For the first planting row, closest to the edge of your site, you can plant high bushy things that can help block the view of a neighbor while also creating habitat. Plant high dense things. Mix evergreens and deciduous trees and shrubs and throw in some food plants like viburnums and plants that will mature into a tall hedgerow.

Then, say five to ten feet in front of those plants depending on how much room you have/need you can plant a row of smaller plants. Maybe your first planting row includes trees and shrubs that will reach 20 to 30 feet tall. So for this second row, you would plant things that will mature to about 10 to 12 feet tall.

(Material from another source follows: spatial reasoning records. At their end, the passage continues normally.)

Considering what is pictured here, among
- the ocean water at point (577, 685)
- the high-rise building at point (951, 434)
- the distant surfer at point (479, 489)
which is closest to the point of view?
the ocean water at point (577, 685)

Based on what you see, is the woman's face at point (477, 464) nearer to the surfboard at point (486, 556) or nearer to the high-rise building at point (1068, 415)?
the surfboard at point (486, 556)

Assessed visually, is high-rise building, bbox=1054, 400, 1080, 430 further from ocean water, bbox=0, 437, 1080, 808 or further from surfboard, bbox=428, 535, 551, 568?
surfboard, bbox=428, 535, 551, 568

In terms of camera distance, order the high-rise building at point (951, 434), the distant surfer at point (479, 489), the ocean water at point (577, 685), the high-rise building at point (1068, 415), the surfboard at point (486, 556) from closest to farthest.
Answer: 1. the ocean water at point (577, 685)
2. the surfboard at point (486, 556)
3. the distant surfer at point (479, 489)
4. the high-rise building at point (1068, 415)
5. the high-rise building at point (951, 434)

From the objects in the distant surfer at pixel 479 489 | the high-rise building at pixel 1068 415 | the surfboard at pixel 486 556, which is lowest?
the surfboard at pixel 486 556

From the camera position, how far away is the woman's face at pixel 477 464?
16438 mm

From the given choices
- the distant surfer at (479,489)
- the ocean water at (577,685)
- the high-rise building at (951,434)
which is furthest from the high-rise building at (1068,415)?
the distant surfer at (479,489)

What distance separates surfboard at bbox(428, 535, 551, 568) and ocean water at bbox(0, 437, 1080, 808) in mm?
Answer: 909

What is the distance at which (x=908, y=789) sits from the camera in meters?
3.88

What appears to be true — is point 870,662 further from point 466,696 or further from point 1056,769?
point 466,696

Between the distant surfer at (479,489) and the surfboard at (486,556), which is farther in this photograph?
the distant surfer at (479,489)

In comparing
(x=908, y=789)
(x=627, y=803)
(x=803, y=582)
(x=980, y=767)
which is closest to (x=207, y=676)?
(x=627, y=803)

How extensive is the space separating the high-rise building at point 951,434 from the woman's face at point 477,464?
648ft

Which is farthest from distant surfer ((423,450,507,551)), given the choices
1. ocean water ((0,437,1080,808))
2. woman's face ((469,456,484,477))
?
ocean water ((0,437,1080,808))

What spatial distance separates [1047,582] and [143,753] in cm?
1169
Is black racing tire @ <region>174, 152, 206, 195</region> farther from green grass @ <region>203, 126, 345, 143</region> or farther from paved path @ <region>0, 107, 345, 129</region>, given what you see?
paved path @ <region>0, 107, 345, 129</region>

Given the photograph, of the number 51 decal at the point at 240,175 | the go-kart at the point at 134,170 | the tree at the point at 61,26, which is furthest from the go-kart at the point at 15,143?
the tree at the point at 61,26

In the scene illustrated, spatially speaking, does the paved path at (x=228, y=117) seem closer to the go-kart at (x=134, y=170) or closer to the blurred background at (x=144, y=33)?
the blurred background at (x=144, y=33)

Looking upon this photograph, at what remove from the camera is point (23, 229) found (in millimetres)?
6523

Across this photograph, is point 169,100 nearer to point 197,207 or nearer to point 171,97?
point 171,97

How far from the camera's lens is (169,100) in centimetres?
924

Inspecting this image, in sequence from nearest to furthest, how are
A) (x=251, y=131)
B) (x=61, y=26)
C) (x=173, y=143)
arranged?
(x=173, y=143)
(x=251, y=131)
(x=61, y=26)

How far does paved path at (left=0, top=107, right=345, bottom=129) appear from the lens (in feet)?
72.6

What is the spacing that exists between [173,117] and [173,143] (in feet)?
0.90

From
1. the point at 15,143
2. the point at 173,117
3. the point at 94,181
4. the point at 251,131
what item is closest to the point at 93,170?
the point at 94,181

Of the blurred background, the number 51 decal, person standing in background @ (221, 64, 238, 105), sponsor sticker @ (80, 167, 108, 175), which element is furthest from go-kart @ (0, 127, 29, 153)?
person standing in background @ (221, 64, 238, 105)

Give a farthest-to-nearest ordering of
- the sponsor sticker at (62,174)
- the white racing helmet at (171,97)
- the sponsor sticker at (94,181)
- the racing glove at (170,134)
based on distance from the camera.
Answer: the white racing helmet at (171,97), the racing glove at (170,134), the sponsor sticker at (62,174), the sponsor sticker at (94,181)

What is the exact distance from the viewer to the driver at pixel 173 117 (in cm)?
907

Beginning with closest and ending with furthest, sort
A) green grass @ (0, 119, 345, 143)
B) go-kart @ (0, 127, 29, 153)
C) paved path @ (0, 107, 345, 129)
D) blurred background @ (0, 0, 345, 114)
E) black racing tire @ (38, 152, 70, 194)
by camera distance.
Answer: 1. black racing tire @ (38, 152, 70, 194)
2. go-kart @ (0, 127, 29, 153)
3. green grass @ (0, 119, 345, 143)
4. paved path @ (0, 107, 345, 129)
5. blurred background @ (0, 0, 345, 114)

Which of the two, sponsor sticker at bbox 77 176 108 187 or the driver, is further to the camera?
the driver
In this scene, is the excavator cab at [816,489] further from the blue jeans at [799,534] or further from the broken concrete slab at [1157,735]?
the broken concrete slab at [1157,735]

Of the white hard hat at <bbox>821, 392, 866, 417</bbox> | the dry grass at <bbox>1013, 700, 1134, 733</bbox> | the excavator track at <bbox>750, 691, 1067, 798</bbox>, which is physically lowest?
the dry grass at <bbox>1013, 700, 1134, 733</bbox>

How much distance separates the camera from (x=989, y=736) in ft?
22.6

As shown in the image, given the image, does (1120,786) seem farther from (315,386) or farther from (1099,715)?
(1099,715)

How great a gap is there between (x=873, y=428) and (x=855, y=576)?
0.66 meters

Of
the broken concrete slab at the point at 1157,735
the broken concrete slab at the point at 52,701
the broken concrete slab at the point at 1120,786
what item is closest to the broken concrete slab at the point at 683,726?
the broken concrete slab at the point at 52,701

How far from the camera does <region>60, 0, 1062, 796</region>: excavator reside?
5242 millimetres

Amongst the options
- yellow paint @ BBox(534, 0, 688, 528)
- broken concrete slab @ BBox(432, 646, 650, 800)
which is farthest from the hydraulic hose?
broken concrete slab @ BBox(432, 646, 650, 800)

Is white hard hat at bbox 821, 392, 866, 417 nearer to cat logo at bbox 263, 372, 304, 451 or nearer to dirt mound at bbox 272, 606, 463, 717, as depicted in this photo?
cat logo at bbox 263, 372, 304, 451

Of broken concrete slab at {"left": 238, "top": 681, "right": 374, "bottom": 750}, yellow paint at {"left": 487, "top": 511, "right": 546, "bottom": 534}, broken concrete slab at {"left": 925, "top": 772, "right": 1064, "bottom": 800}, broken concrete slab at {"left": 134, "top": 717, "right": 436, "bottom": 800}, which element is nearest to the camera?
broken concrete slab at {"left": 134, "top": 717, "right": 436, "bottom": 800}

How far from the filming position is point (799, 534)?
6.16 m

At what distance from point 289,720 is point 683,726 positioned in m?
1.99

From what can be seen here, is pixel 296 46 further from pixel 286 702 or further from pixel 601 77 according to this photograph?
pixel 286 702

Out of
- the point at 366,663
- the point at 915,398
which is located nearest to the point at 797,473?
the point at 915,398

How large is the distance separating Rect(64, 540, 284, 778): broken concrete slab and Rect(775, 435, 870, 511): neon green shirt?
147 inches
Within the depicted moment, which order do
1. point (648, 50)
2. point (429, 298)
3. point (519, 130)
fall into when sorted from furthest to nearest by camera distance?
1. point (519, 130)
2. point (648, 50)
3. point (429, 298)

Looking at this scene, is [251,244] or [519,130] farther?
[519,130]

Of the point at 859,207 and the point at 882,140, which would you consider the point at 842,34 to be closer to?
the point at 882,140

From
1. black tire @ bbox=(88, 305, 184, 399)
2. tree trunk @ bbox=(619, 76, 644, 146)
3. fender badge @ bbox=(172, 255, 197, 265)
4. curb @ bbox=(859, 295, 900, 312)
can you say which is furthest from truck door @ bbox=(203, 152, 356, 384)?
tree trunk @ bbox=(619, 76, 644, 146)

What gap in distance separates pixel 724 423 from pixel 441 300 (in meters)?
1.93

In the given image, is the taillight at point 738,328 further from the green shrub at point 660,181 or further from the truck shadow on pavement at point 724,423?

From there just cascade down with a row of some smaller shrubs and groundcovers like blueberry bushes or azaleas. Then at the very edge, assuming you have an open space that you use for entertaining or parking etc, that’s where you plant smaller things that may be 18 inches to three feet tall. By cascading down with your planting design, you’re giving a three dimensionality that a bird would need to feed, to rest, and to nest. 

Not only that, but this kind of design is aesthetically pleasing as it mimics woodland edges in nature. By thinking like a bird, we can create natural and beautiful edges to our home landscapes!

A lovely example of a hedgerow design, this one features a bilateral symmetry that highlights the central specimen tree as a focal point.

How to Find the Perfect Plants for Your Design:

Local and migratory birds have evolved to depend on native plants for food and shelter. By planting the native plants that they love in a hedge row together, they will have everything they need to RSVP to the hedge party. 

When it comes to choosing your plants, consider what types of birds you might want to attract. Some local birds are very omnivorous, but some have a very specific diet, and only eat from specific native plants.

To find great recommendations for plants for your hedgerow that are native to your area, check out the incredible database created by the Audubon Society.

All you do is search your zip code, and they will give you a list of lovely bird friendly plants native to your area. They even show you which specific birds they attract! You can explore the Audubon Database here:

A bird enjoying a garden hedge.

Lend Mother Nature a Hand and Help Rewild Your Neighborhood!

A European Goldfinch among frozen red rose hips.

With a little research and planning, you can turn the often overlooked edges of your garden into a vibrant and verdant hedgerow.

Your bird-friendly hedgerow will not only provide you beauty and privacy, but it will also provide habitat for local wildlife for years to come. Let’s re-wild the neighborhood!

Together, we’re making the world a greener more beautiful place, one garden at a time.